On Wednesday, 30 December 2015 at 00:24:38 UTC, Ilya Yaroshenko
wrote:
Awesome!
Please find my notes below.
Thanks for the feedback. Good thing I posted this here before
releasing it.
Funny thing, when I made the D example use the mean lambda
function, it got way faster. Even with the larger array size, the
D code went from 138 ns with the small array and the function to
58 ns with the large array and the lambda.
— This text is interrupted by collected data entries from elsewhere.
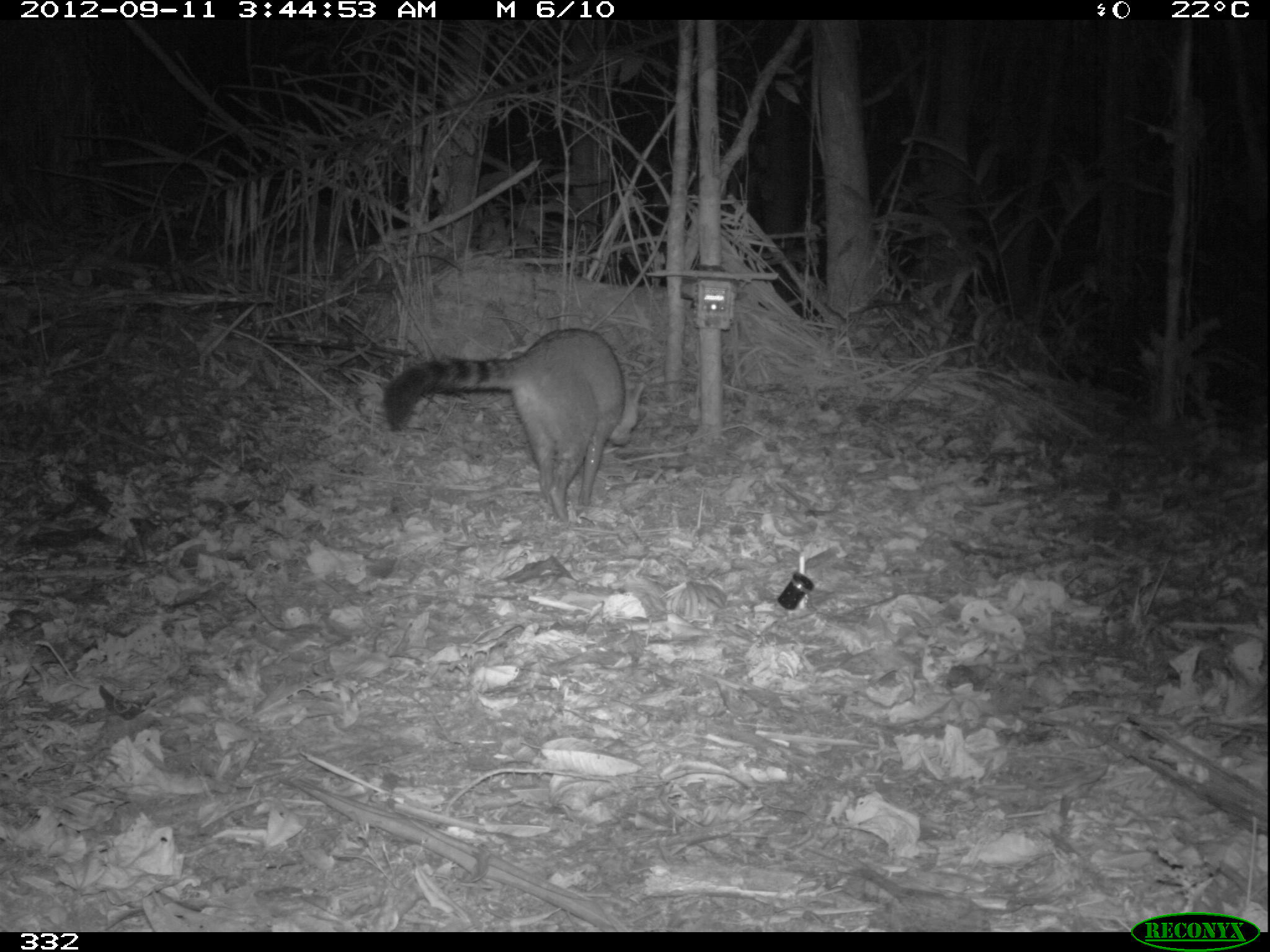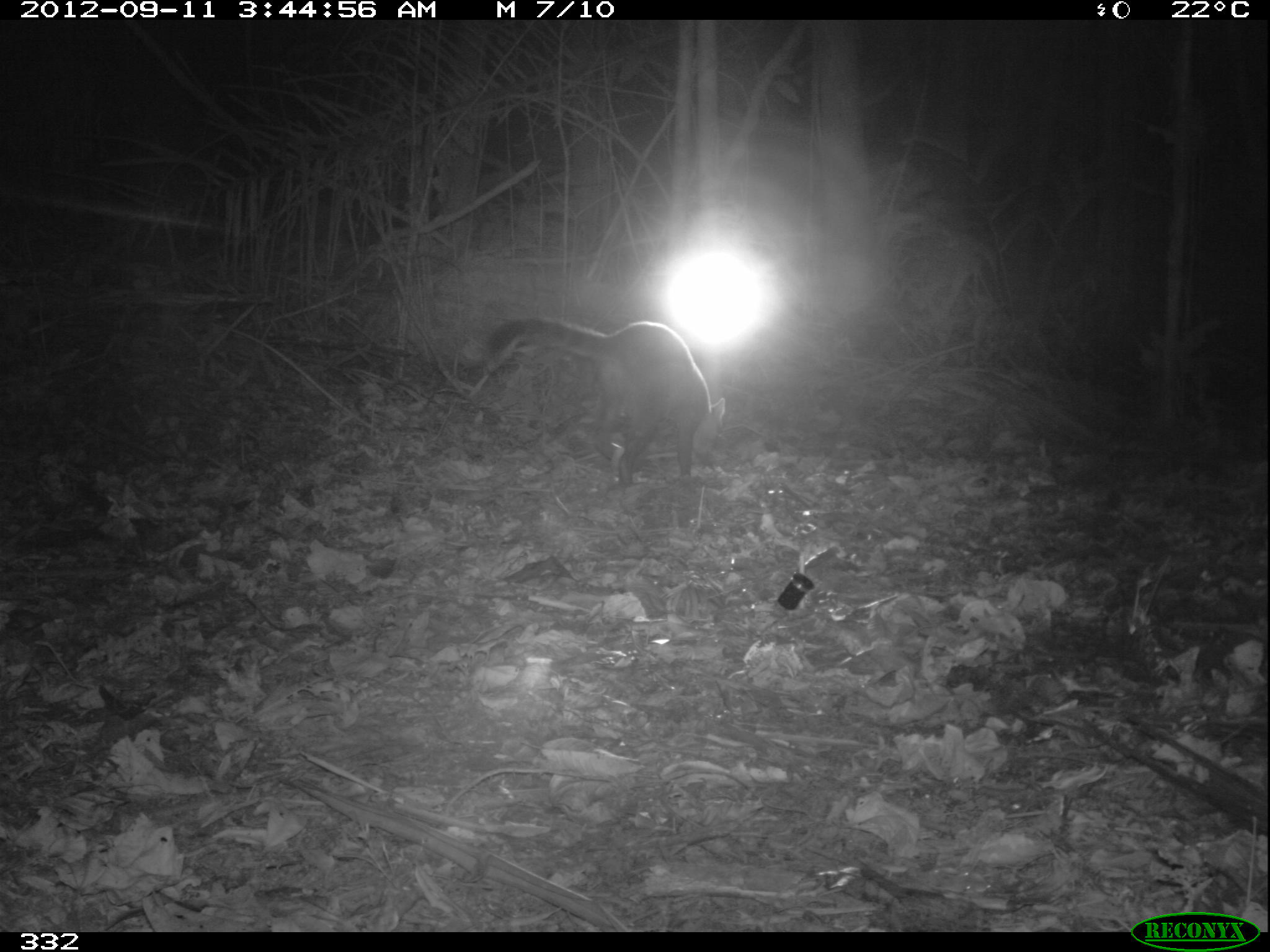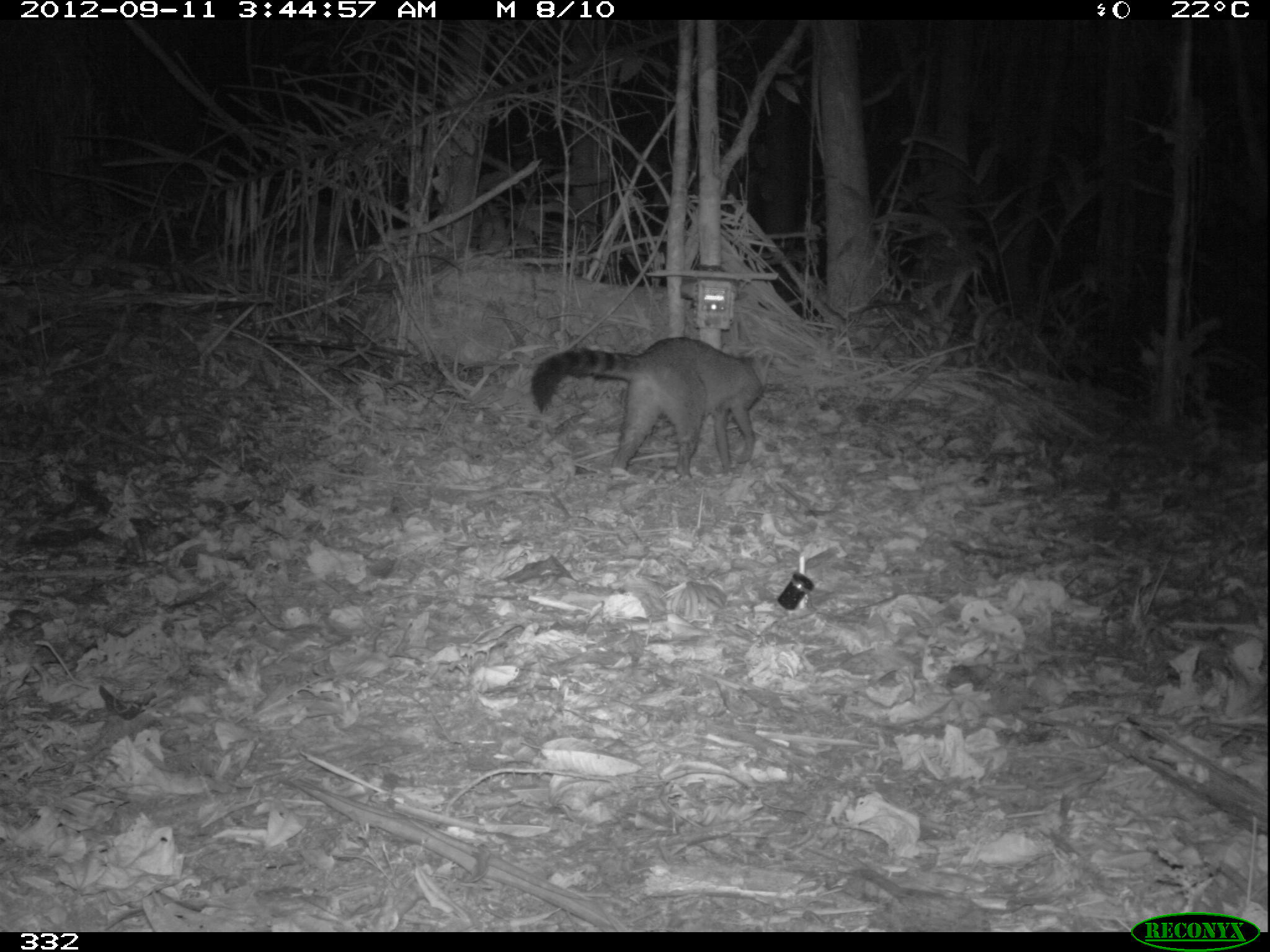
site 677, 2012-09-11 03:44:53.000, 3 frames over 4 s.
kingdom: Animalia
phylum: Chordata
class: Mammalia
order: Carnivora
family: Procyonidae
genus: Procyon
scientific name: Procyon cancrivorus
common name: crab-eating raccoon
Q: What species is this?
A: Procyon cancrivorus (crab-eating raccoon).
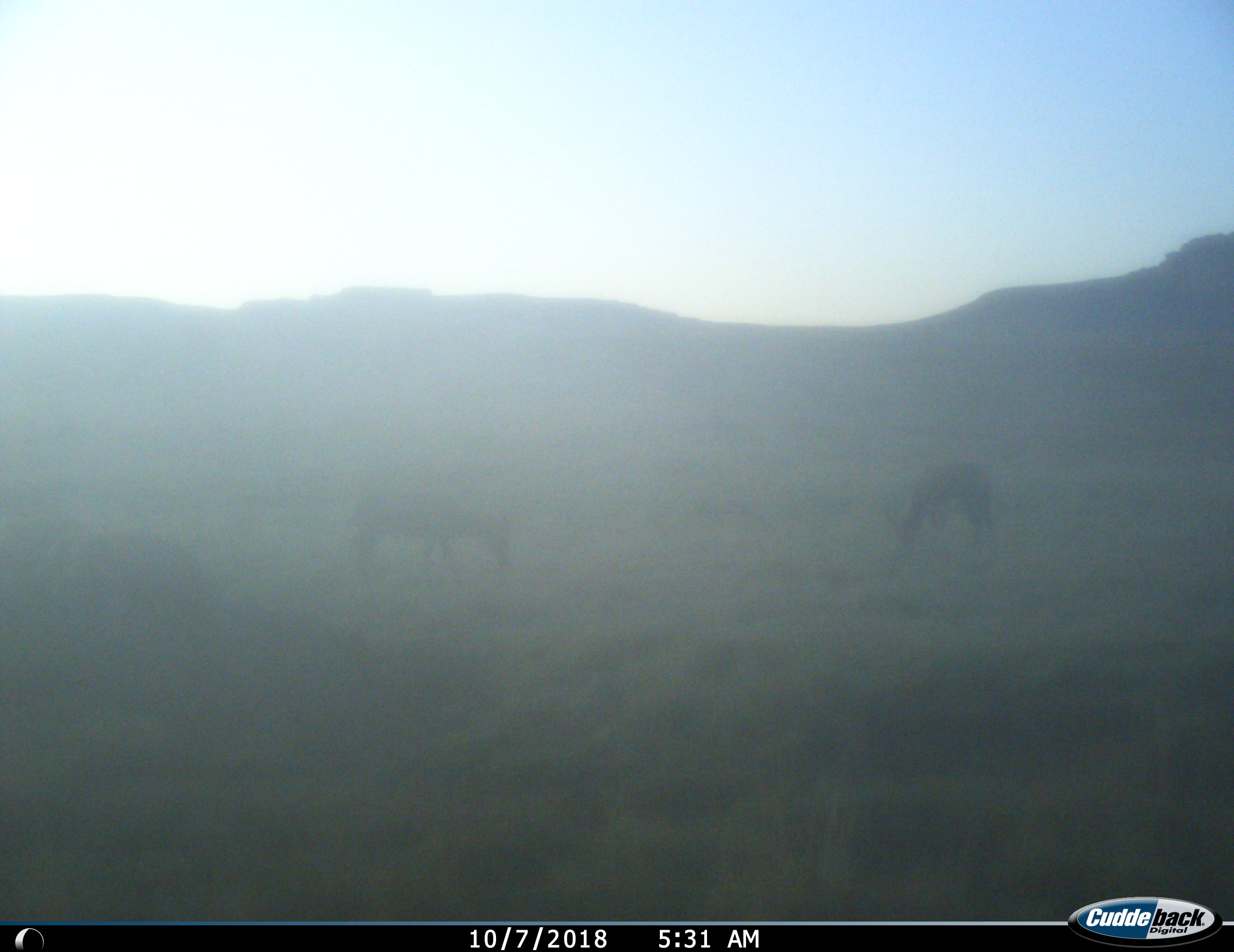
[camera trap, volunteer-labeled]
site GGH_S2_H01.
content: unidentified animal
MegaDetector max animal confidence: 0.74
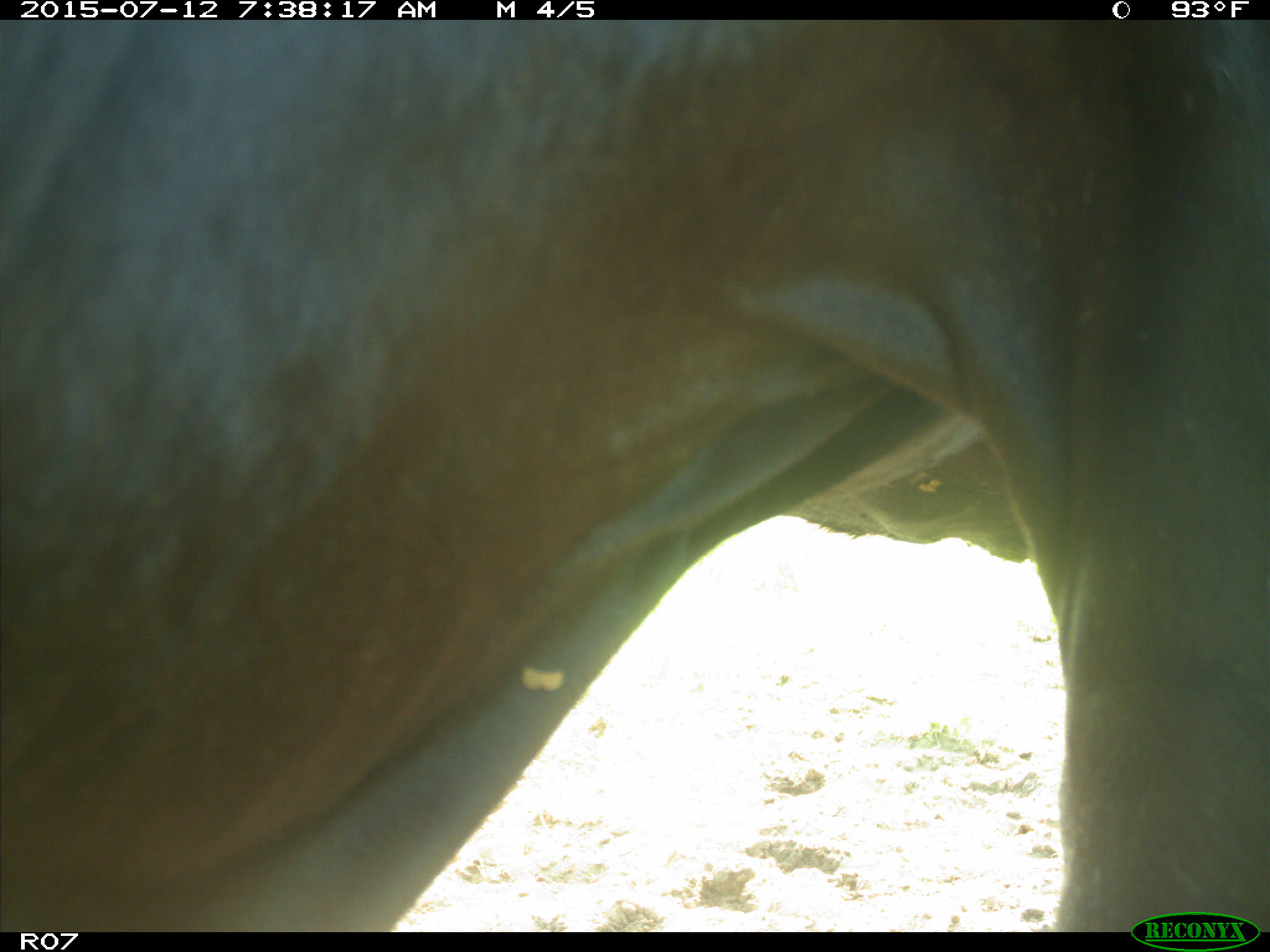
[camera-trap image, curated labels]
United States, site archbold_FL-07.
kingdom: Animalia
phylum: Chordata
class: Mammalia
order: Artiodactyla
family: Bovidae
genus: Bos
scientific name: Bos taurus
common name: domestic cow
And, the Python code
expectantly got slower, even when I made sure to only test the
np.mean function, the time taking the mean of the large array was
145 µs up from 10.5 µs with allocation and taking the mean with
the smaller array.
So now the D version is 2474x faster.
Also, I was unable to get LDC numbers, as when I compiled my test
program with all of the optimization flags, LDC returns 0 hnsecs
the code:
===============
import std.range;
import std.algorithm.iteration;
import std.experimental.ndslice;
import std.stdio;
import std.datetime;
import std.conv : to;
void f0() {
auto means = 100_000.iota.sliced(100, 1000).transposed.map!(r
=> sum(r) / r.length);
}
void main() {
auto r = benchmark!(f0)(10_000);
auto f0Result = to!Duration(r[0]);
f0Result.writeln;
}
I'm assuming that LLVM realizes that the variable means is never
used, so it removes it from the final version.